Eraclea, azienda non paga l'Iva per salvare i suoi dipendenti: assolta

Una ditta di trasporti non avrebbe corrisposto al fisco 122.285 euro, avrebbe però chiesto di rateizzare il pagamento: "Voleva pagare"

Non ci sarebbe stata la volontà di evadere il pagamento dell'Iva, piuttosto quella di dilazionarlo, per far fronte ai problemi in cui versavano l'azienda, i suoi dipendenti e i suoi debitori. Assolta, come riportano i quotidiani locali, una ditta di autotrasporti di Eraclea, finita in tribunale per non avere corrisposto l'Iva dovuta al Fisco, 122.285 euro, per l'anno 2010.

Il legale rappresentante dell'azienda, come ha dimostrato l'avvocato difensore, Riccardo Mazzon, avrebbe avuto tutte le intenzioni di saldare il pagamento, ma farlo tutto in una volta sarebbe stato impensabile. C'erano gli stipendi dei dipendenti, inoltre diverse ditte (alcune persino fallite nel frattempo) avrebbero a loro volta chiesto all'azienda di trasporti di dilazionare gli insoluti. Insomma, la liquidità non c'era, e la ditta avrebbe cercato di assolvere ai propri oneri continuando a lavorare e chiedendo all'Agenzia delle Entrate di poter corrispondere l'Iva a rate.

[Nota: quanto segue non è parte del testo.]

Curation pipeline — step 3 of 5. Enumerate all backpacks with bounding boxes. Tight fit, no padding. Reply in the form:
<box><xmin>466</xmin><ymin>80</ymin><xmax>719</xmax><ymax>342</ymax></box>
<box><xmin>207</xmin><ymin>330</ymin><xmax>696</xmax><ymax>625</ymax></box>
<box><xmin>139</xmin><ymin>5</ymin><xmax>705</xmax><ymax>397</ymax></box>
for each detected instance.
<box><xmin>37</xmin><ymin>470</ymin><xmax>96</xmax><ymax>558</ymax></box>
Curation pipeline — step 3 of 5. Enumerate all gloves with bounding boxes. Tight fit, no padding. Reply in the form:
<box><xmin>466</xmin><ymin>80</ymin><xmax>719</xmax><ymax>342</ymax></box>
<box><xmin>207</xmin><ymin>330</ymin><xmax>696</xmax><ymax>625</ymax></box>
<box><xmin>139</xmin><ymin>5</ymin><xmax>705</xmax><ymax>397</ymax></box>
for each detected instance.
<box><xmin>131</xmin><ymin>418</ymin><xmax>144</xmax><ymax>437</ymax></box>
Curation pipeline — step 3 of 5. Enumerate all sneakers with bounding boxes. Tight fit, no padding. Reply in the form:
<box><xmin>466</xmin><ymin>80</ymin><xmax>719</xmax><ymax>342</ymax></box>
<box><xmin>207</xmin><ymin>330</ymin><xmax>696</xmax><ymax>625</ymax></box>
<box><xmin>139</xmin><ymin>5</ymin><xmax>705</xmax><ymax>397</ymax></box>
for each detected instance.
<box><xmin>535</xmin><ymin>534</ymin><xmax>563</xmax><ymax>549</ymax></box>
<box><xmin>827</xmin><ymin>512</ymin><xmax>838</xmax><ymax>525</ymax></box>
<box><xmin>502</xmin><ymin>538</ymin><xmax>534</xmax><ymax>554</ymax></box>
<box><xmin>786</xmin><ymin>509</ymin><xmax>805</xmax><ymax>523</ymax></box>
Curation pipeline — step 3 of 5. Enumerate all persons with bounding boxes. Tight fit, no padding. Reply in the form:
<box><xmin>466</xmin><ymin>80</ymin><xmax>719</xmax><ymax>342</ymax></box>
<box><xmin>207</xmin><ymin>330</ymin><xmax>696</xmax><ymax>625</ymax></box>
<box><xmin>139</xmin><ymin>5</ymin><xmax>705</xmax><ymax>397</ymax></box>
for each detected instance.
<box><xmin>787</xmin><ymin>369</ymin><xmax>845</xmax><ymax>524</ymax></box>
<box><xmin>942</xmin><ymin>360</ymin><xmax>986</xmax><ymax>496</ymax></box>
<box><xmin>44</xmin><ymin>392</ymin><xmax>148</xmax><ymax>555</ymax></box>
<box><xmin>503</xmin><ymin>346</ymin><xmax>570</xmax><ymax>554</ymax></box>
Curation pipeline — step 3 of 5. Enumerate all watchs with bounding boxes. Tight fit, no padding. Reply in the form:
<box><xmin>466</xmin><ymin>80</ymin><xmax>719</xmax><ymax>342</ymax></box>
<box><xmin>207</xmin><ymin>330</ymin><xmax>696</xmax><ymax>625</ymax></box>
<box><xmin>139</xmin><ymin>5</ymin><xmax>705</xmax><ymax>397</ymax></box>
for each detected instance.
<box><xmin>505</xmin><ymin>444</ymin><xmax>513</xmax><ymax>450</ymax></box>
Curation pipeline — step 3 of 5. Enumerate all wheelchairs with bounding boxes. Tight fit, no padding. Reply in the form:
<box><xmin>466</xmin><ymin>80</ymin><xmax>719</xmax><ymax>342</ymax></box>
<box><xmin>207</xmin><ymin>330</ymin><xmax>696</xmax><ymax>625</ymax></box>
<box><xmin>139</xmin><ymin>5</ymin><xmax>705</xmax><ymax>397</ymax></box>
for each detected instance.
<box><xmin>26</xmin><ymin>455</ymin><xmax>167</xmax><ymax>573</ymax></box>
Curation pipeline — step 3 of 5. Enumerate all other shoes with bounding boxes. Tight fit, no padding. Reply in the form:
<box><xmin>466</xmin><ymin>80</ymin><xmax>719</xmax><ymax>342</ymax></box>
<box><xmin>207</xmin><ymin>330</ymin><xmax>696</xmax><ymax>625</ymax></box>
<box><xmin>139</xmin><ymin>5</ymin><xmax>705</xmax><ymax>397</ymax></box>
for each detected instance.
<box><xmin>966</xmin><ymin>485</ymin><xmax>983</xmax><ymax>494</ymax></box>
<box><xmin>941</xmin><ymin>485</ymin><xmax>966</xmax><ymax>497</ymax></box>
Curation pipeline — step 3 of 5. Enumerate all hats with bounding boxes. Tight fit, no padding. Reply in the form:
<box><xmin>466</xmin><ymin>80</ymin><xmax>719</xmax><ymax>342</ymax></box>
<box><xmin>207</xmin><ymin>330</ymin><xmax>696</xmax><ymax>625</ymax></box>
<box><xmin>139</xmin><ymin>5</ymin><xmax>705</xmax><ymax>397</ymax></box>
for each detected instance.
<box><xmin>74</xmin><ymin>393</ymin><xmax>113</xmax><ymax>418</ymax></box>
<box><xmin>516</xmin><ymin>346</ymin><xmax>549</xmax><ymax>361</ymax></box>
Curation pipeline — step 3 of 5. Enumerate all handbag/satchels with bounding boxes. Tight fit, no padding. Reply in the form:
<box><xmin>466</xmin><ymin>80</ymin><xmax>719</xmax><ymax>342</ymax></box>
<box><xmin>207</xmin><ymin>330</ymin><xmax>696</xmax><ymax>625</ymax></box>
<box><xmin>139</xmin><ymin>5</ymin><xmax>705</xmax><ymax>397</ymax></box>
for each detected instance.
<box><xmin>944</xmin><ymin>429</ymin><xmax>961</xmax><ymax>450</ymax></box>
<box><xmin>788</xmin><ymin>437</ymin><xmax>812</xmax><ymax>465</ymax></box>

La difesa ha portato davanti al giudice la richiesta di rateizzare il pagamento, nonché la richiesta di dilazione da parte delle altre ditte a loro volta in debito con l'azienda di Eraclea. L'omissione di versamento c'è stata, dunque, non però l'intenzione. Il titolare avrebbe mancato il pagamento per tutelare l'azienda e i propri dipendenti. La rateizzazione dell'Iva avrebbe permesso un po' alla volta all'impresa di ottemperare ai propri obblighi, senza rischiare di dover chiudere l'attività. Il giudice ha quindi assolto l'azienda, in quanto non sussisterebbe il reato.